What the task requires
Please return each line below that contains the word "this".

Provided records
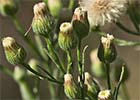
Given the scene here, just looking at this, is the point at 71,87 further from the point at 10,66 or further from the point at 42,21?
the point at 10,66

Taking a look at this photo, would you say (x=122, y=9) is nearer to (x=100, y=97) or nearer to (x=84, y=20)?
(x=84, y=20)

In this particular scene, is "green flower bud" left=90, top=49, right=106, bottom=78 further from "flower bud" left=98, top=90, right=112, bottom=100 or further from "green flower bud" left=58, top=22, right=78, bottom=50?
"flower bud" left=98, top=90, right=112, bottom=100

---

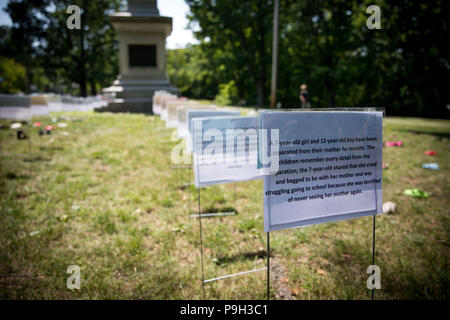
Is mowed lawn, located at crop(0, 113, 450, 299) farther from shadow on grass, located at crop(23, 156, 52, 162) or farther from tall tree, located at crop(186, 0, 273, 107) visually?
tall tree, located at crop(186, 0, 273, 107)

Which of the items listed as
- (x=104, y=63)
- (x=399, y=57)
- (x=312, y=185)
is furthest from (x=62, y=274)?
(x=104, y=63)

Written solution
Given the scene here, just looking at this, is the point at 71,87 further from the point at 10,66 or further from the point at 42,21?
Taking a look at this photo, would you say (x=122, y=9) is nearer to (x=100, y=97) or nearer to (x=84, y=20)?
In this particular scene, is "green flower bud" left=90, top=49, right=106, bottom=78 further from "flower bud" left=98, top=90, right=112, bottom=100 or further from "green flower bud" left=58, top=22, right=78, bottom=50?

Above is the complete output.